All your points are totally well-taken, but still it's possible to get more precise about it:
- When discussing the plantation economy and the colonial exploitation of the kinds of wealth that are now called "natural resources," like precious metals and so on, Marx tended to use the term "primitive accumulation," meaning the stuff was ripped off by force, including the force of enslavement, rather than being produced by free labor. A few years ago David Harvey began translating primitive accumulation into "accumulation by dispossession," both in order to accentuate the "ripped off by force" aspect, and to stress that this kind of accumulation has hardly disappeared, it is still ongoing. Now we talk about the "extractive economy" to indicate both this violence and its products, especially coal, oil, gas, rare earths and so on.

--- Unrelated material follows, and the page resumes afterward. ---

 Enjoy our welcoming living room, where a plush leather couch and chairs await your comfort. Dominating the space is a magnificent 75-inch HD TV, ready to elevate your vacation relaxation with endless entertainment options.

- When describing soil properly speaking, and the relationship between the hungry laboring city and the crops that grow from the fertility of the soil in the countryside, Marx used the term "metabolic relation," which is rather different from primitive accumulation. In Marx's day the city/country relation was a huge issue, because soil fertility tended to decline while population tended to rise. The young Marx was deeply involved in peasant revolts (that's how he got kicked out of Germany), so he explored all the questions of soil fertility and throughout his life he continued to recognize both the agency of the natural world, and the way that agency evolved in the metabolic relation between city and country, or if you prefer, between humanity and nature. In the year 2000 John Bellamy Foster transformed the contemporary understanding of Marx in a book called Marx's Ecology where he recovered this aspect of Marx's thought, which was basically ignored due to the incredible transformations brought by industry - notably the invention of synthetic nitrogen, which overcame the declining soil fertility that had obsessed nineteenth-century demographers.
Of course we have a new obsession in the twenty-first century: climate change. The products of the extractive economy produce CO2 and so does industrial ag, in a big way. Plenty of violence and ripoffs attend both processes. But now it looks as though the environmental consequences are about to dwarf those concerning wealth and redistribution. The metabolic relation between industrial society and the biogeochemical cycles of the earth is what any good Marxist should be thinking about and intervening in right now, imho.